Task inputs:
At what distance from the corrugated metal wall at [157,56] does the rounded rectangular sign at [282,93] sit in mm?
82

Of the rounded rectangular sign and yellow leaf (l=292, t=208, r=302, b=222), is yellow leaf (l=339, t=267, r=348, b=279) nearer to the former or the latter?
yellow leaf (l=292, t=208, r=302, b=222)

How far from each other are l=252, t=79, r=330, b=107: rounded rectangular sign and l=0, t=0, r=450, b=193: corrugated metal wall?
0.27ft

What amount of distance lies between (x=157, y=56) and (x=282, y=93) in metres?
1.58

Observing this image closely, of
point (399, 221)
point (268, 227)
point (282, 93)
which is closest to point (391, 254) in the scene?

* * *

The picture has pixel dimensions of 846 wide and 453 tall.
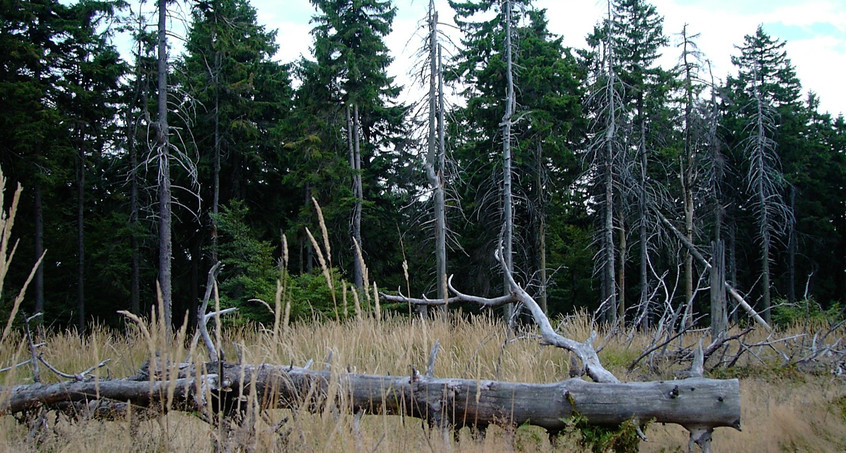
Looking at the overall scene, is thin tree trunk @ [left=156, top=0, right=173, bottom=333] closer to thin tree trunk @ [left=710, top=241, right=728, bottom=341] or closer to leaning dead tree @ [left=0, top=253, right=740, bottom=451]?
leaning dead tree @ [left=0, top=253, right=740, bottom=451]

Your instructions: Please render the stretch from the line containing "At what distance" through the line containing "which is closest" as a Markdown table with the columns Row and Line, numbering each line and omitting blank ones.

Solution to the exercise:
| Row | Line |
|---|---|
| 1 | At what distance from the corrugated metal wall at [157,56] does the rounded rectangular sign at [282,93] sit in mm? |
| 2 | 82 |
| 3 | Of the rounded rectangular sign and yellow leaf (l=292, t=208, r=302, b=222), is yellow leaf (l=339, t=267, r=348, b=279) nearer to the former or the latter? |
| 4 | yellow leaf (l=292, t=208, r=302, b=222) |
| 5 | How far from each other are l=252, t=79, r=330, b=107: rounded rectangular sign and l=0, t=0, r=450, b=193: corrugated metal wall? |
| 6 | 0.27ft |
| 7 | What amount of distance lies between (x=157, y=56) and (x=282, y=93) in metres? |
| 8 | 1.58 |
| 9 | Observing this image closely, of |
| 10 | point (399, 221) |
| 11 | point (268, 227) |
| 12 | point (282, 93) |
| 13 | which is closest to point (391, 254) in the scene? |